La Poésie Manifeste

 

S’inscrivant dans une tra­di­tion qui brille autant par des écrits pro­gram­ma­tiques que par des éclats spon­tanés, de La Défense et illus­tra­tion de la langue française de Joachim du Bel­lay aux man­i­festes dadaïstes, sur­réal­istes, et autres, jusqu’au tout per­son­nel Man­i­feste de la poésie vécue d’Alain Jouf­froy auquel le titre du numéro 26 de la revue virtuelle des Édi­tions Tar­mac, Fes­ti­val Per­ma­nent des Mots, créée par Jean-Claude Goiri, « La Poésie Man­i­feste », sem­ble se référ­er, moins par déférence, que pour réha­biliter le plaisir du texte comme prélude à une poé­tique incar­née tant dans la chair du poème que dans le vif de la vie, selon le vœu ini­tial de l’aîné de vivre cette dernière comme un mode de rela­tion à soi, aux autres, au monde, au cœur des exis­tences : « Un man­i­feste écrit au temps de la pseu­do-« fin des man­i­festes » pour trans­gress­er l’esprit du temps, coïn­cider avec l’espace réel, celui où la poésie, avant de s’écrire, est un défi du corps à toutes les formes de manip­u­la­tion de la pen­sée. Le con­tact direct avec l’extérieur absolu – le satori comme prax­is du regard -, la poésie vécue comme être-au-monde. »

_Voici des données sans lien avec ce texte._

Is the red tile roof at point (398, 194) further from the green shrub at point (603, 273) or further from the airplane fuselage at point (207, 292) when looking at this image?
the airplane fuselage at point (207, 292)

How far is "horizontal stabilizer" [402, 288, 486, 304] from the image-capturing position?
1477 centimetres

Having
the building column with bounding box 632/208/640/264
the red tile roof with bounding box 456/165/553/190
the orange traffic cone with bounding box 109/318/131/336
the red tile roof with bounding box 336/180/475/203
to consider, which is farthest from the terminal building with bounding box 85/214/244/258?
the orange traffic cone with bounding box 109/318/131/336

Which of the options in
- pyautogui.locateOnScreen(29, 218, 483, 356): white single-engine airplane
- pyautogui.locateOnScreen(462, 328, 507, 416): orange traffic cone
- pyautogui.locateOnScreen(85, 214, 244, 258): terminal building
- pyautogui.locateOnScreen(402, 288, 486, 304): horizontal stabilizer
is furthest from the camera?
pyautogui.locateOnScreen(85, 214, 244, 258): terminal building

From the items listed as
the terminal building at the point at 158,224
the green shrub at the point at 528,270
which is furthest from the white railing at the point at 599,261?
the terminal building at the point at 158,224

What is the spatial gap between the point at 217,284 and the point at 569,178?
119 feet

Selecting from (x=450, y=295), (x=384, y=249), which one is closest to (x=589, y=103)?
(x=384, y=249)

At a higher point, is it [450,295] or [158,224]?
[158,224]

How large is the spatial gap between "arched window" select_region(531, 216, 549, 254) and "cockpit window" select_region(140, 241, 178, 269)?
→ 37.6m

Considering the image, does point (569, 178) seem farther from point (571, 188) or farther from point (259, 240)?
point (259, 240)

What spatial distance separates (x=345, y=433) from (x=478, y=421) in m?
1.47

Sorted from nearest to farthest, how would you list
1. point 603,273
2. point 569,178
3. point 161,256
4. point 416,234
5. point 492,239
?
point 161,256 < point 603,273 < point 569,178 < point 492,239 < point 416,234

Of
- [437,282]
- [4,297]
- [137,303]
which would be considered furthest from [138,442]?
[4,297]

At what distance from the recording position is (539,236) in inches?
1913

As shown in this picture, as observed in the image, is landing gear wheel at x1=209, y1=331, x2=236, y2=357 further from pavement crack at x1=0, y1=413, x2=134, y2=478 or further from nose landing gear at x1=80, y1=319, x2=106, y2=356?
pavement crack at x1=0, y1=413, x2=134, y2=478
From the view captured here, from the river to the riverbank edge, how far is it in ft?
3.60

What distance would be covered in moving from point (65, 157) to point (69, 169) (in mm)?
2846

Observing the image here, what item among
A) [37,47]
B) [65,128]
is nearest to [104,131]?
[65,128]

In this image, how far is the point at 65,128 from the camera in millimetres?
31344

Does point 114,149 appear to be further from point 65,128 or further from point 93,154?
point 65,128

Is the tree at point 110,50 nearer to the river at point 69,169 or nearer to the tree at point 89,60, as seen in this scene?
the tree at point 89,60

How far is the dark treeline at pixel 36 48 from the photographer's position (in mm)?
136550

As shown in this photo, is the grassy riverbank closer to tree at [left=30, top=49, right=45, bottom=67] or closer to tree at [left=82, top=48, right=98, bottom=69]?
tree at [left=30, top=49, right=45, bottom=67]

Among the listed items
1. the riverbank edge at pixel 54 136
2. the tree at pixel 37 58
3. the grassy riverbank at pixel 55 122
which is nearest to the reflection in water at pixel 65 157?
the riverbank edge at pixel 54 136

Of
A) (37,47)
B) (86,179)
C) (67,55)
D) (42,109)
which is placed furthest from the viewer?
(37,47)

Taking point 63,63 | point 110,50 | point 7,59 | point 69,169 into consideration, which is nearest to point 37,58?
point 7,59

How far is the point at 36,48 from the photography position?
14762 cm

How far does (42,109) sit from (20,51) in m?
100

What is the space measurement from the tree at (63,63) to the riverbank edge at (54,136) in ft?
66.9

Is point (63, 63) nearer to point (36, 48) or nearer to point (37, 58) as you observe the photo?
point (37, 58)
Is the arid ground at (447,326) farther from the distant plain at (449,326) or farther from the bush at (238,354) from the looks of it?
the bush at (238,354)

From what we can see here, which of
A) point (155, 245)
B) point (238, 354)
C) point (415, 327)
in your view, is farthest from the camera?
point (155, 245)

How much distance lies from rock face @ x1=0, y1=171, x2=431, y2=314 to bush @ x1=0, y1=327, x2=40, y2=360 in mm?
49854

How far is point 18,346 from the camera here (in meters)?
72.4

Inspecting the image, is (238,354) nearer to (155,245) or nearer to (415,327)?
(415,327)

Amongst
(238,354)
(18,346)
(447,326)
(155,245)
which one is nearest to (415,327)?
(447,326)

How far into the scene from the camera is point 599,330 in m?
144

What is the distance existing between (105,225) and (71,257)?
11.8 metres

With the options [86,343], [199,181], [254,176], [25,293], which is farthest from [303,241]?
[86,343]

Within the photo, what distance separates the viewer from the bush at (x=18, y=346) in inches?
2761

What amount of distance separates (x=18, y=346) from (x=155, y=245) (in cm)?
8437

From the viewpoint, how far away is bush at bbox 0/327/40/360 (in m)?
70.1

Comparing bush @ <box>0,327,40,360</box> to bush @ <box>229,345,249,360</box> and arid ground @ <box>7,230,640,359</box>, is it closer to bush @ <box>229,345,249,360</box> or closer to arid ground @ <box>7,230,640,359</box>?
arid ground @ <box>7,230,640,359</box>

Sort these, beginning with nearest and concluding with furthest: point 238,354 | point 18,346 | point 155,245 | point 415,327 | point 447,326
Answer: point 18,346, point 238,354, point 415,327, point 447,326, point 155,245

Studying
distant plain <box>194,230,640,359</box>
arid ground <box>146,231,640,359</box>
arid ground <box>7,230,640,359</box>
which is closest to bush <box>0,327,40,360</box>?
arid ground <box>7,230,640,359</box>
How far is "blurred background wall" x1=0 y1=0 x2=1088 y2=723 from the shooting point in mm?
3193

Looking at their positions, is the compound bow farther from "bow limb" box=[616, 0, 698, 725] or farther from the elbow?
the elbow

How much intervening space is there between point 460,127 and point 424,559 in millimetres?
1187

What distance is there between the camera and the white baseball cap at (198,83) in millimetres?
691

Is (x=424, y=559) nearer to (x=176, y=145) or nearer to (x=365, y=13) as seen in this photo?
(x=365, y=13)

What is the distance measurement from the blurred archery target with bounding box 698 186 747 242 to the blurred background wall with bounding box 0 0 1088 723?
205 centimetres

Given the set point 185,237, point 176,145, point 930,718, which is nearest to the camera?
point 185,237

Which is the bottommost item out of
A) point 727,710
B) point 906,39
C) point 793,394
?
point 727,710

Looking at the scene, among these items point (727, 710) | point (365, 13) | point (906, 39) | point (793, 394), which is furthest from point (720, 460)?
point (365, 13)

C’est tout le kaléi­do­scope de ces croise­ments de regards, de ces rela­tions entre les mots et les choses, les choses et le monde, fort de la diver­sité des plumes invitées à déploy­er leur rap­port lit­téraire au réel, en autant de réal­ités pal­pa­bles de cette expres­sion mul­ti­ple que les sig­nataires de ce Man­i­feste au Pluriel, dans la ren­con­tre, l’échange et le partage, don­nent à lire, réfléchir, sen­tir, sans chef de file et sans doxa préétablie, ce qui fait toute la richesse de cette propo­si­tion moins d’écrits théoriques, der­rière le titre évo­ca­teur de l’ensemble, que dans les nuances sin­gulières et à tra­vers les portes sen­sorielles où c’est la poésie même qui ain­si se man­i­feste… Le sens de la for­mule apho­ris­tique de San­drine Davin en forme un des exem­ples les plus probants, illus­trant com­ment en quelques mots se dessi­nent les racines de la parole entre ciel et terre : « Sous un ciel à l’agonie / La nuit trouée d’étoiles / Bâil­lonne mes pupilles / … / Appren­dre la langue de la terre / Et respir­er le même silence / Là où la pierre prend corps / Là où les chairs rident le temps / … / Entre ciel et terre / Les paroles s’enracinent »

Témoin des épreuves au fil du hasard, le poème Alea de Fab­rice Farre déploie, quant à lui, en trois temps, ses para­graphes de prose médi­ta­tive comme autant d’énigmes aléa­toires, celle de l’appel à l’aide d’un rescapé : « 1 L’amour entre chez le rescapé sans bous­sole. Au sud, l’aiguille s’emballe, cher­chant un nord revenu de vaines certitudes. […] 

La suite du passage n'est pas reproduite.